* TASK OBJECTIVE
Put the text of each item below into a numbered list, skipping any blank lines and leaving out the picture markers.

* PROVIDED DATA
****************
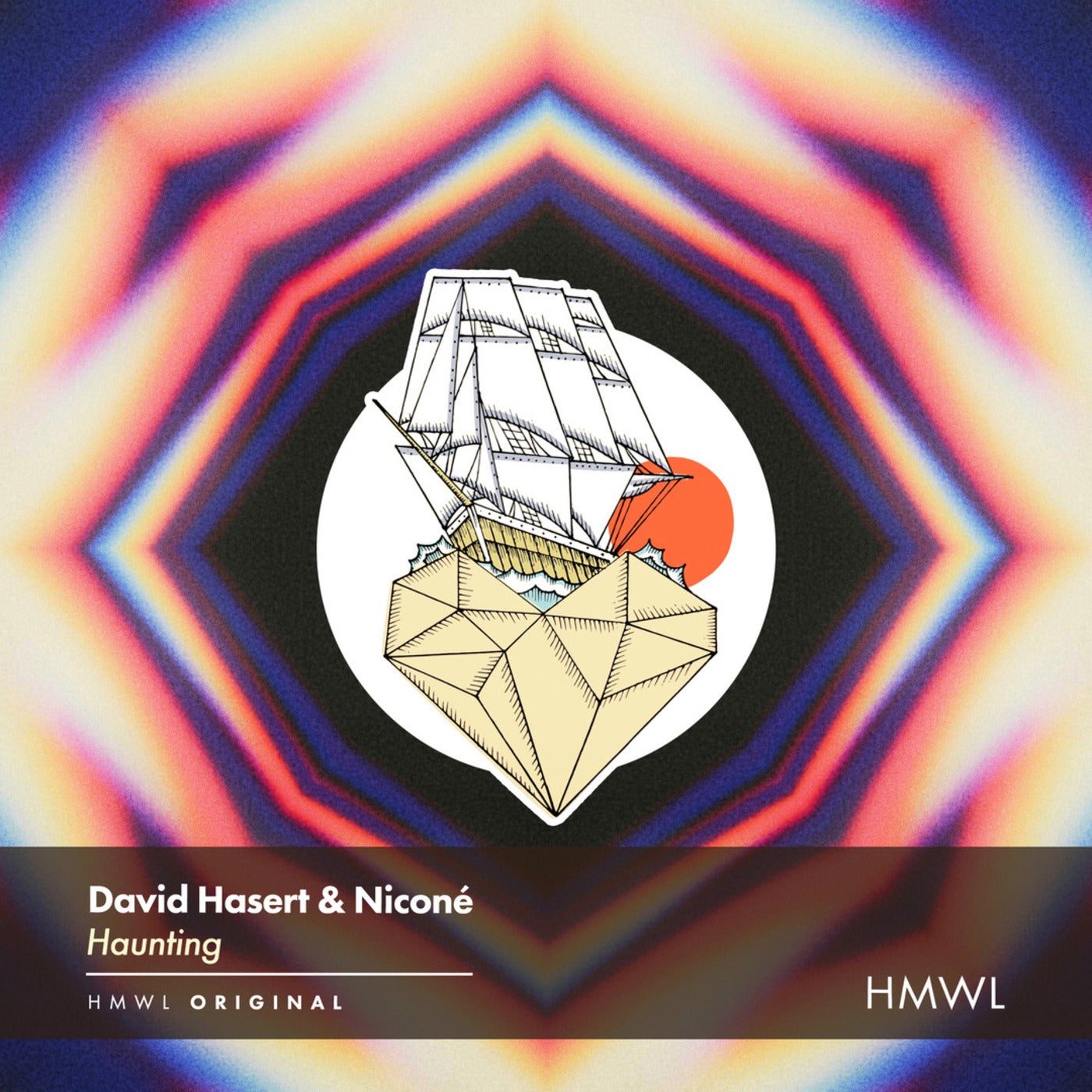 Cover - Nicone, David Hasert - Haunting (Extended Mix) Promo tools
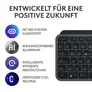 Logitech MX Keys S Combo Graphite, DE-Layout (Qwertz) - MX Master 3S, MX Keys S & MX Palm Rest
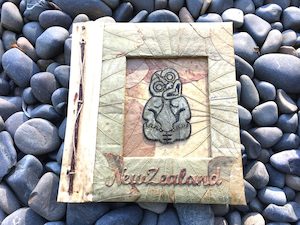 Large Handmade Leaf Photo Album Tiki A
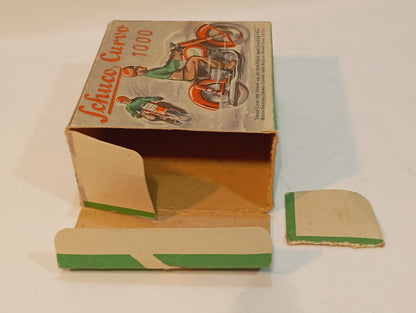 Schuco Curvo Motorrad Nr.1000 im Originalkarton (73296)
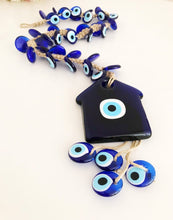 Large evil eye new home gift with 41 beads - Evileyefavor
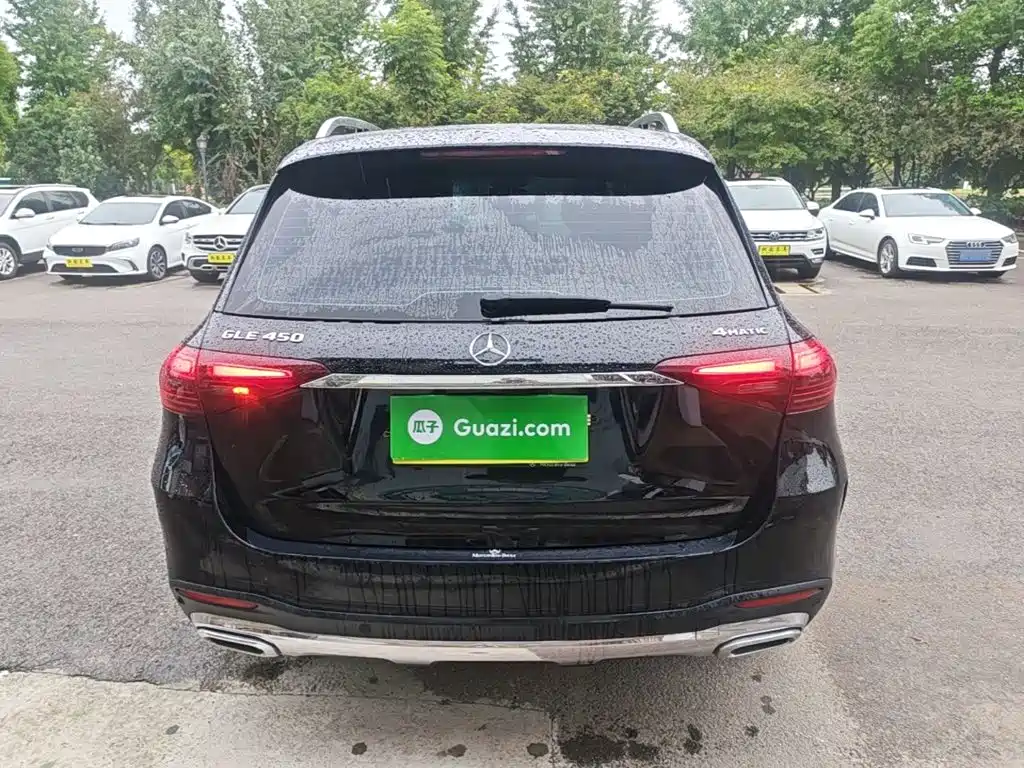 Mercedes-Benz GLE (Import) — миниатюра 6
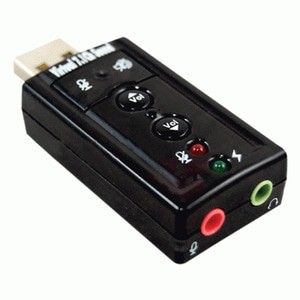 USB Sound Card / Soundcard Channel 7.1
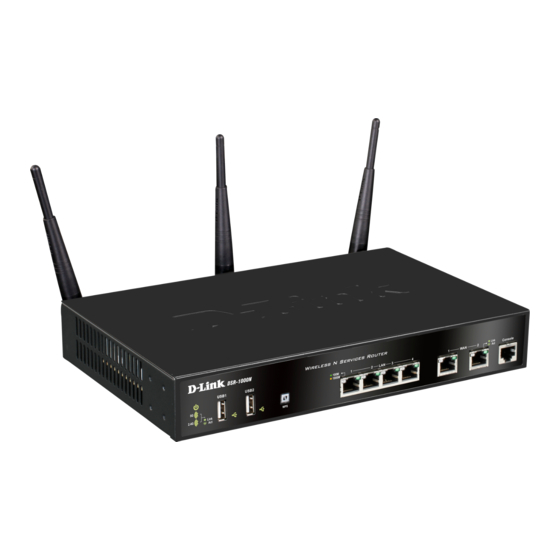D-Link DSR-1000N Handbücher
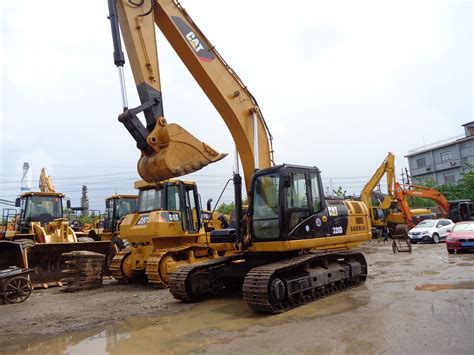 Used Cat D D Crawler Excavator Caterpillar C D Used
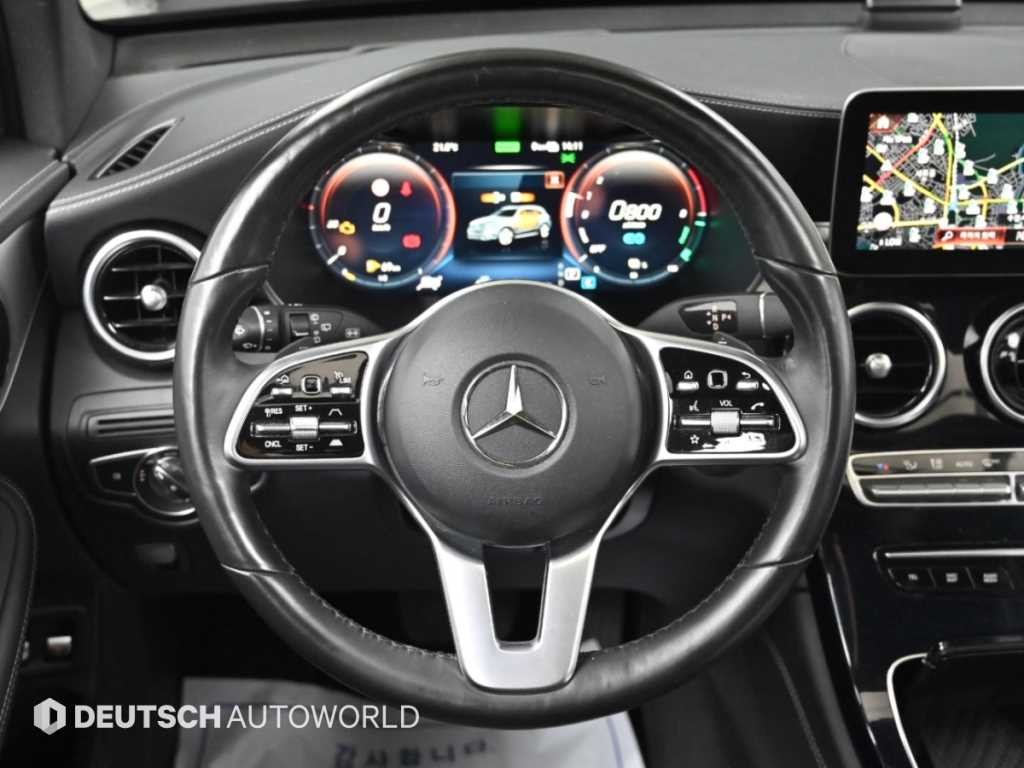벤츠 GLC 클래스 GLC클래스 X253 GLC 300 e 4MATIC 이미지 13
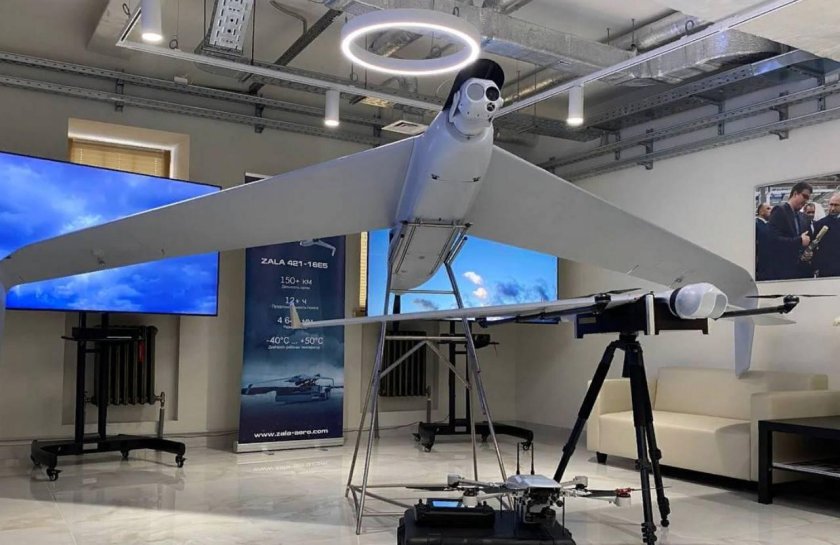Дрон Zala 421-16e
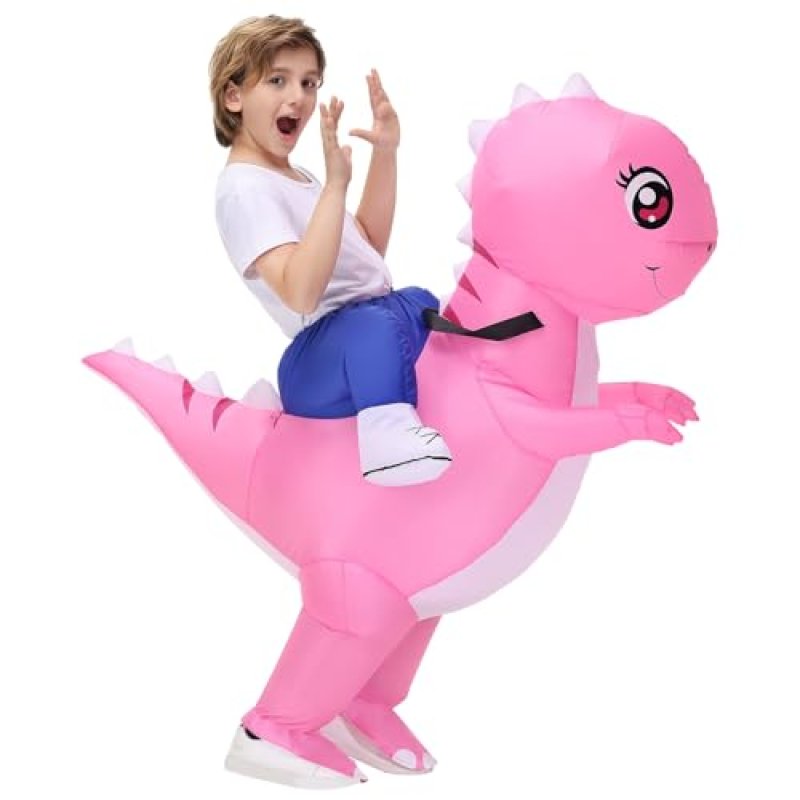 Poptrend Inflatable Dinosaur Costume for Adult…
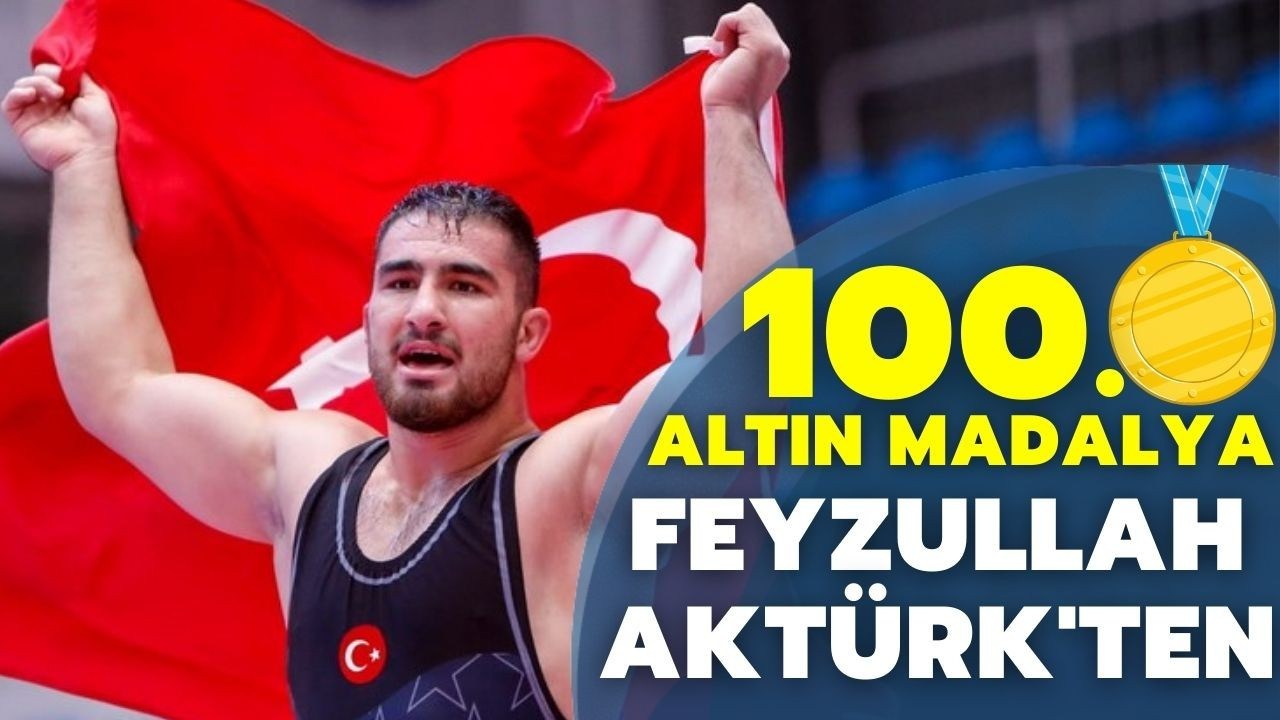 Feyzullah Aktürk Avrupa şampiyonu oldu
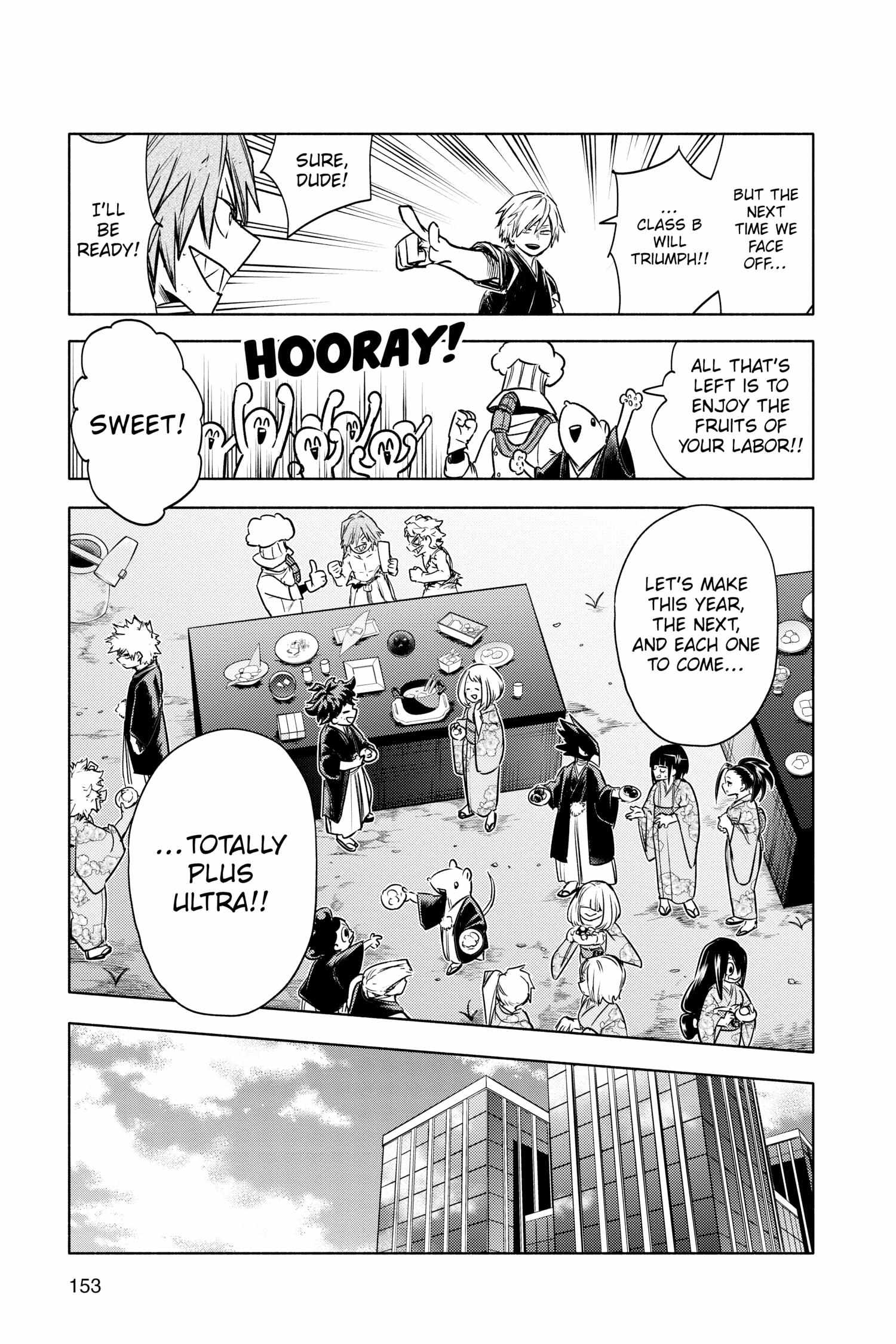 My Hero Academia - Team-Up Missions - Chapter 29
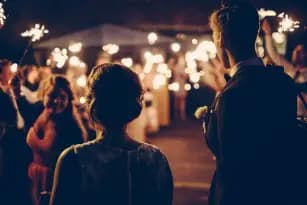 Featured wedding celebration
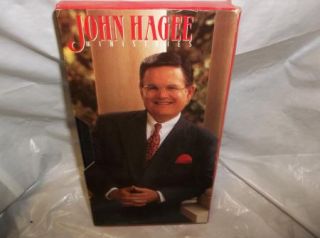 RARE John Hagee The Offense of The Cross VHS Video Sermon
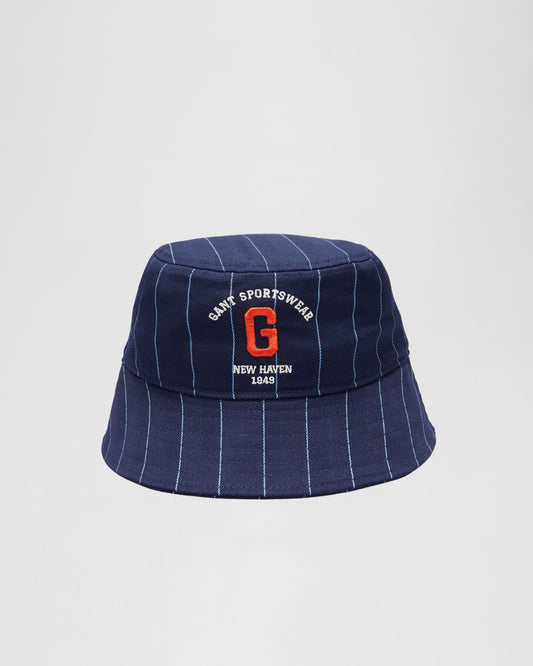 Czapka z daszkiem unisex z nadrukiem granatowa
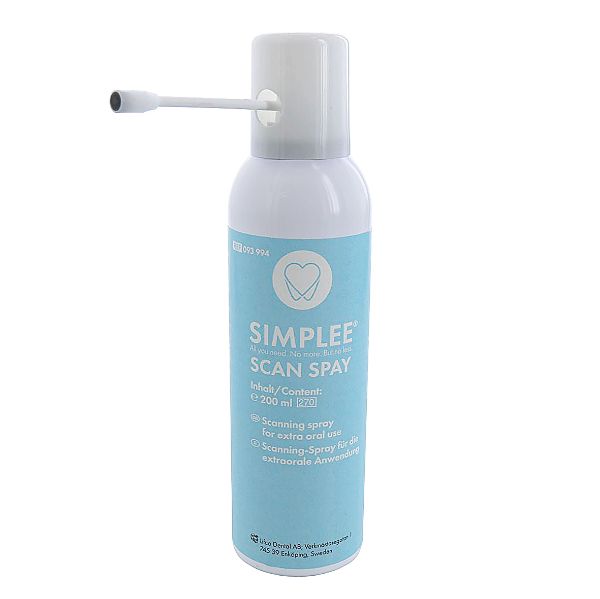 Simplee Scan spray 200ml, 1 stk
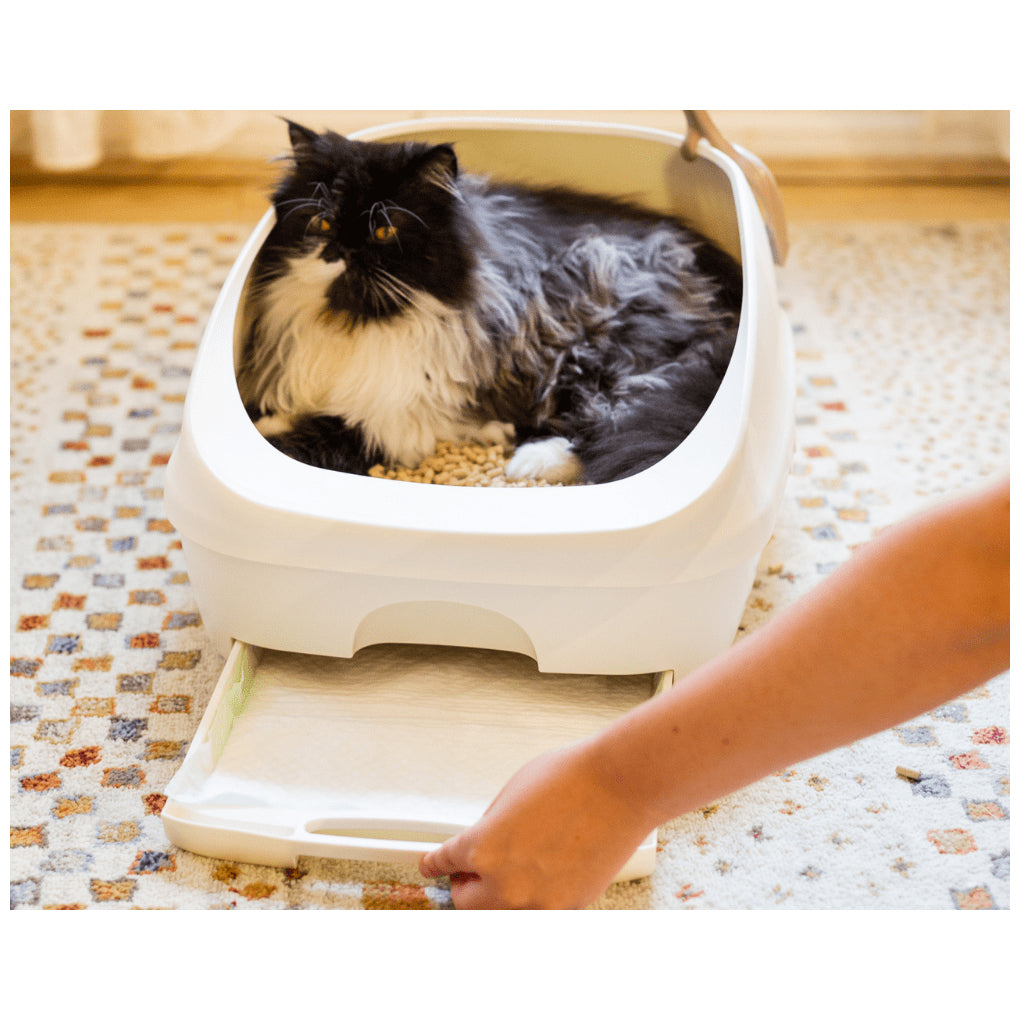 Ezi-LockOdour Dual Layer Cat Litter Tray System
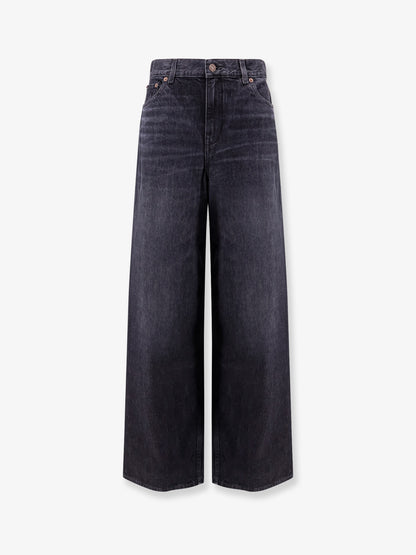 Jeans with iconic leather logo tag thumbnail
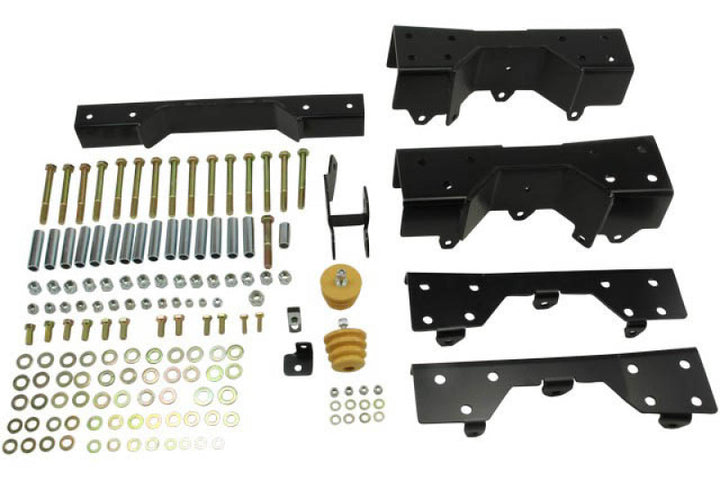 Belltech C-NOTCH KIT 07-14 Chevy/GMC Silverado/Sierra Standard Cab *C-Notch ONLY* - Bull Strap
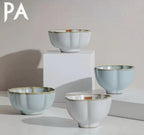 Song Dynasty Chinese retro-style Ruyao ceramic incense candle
****************
* RESULT
1.  Cover - Nicone, David Hasert - Haunting (Extended Mix) Promo tools
2.  Logitech MX Keys S Combo Graphite, DE-Layout (Qwertz) - MX Master 3S, MX Keys S & MX Palm Rest
3.  Large Handmade Leaf Photo Album Tiki A
4.  Schuco Curvo Motorrad Nr.1000 im Originalkarton (73296)
5.  Large evil eye new home gift with 41 beads - Evileyefavor
6.  Mercedes-Benz GLE (Import) — миниатюра 6
7.  USB Sound Card / Soundcard Channel 7.1
8. D-Link DSR-1000N Handbücher
9.  Used Cat D D Crawler Excavator Caterpillar C D Used
10. 벤츠 GLC 클래스 GLC클래스 X253 GLC 300 e 4MATIC 이미지 13
11. Дрон Zala 421-16e
12.  Poptrend Inflatable Dinosaur Costume for Adult…
13.  Feyzullah Aktürk Avrupa şampiyonu oldu
14.  My Hero Academia - Team-Up Missions - Chapter 29
15.  Featured wedding celebration
16.  RARE John Hagee The Offense of The Cross VHS Video Sermon
17.  Czapka z daszkiem unisex z nadrukiem granatowa
18.  Simplee Scan spray 200ml, 1 stk
19.  Ezi-LockOdour Dual Layer Cat Litter Tray System
20.  Jeans with iconic leather logo tag thumbnail
21.  Belltech C-NOTCH KIT 07-14 Chevy/GMC Silverado/Sierra Standard Cab *C-Notch ONLY* - Bull Strap
22.  Song Dynasty Chinese retro-style Ruyao ceramic incense candle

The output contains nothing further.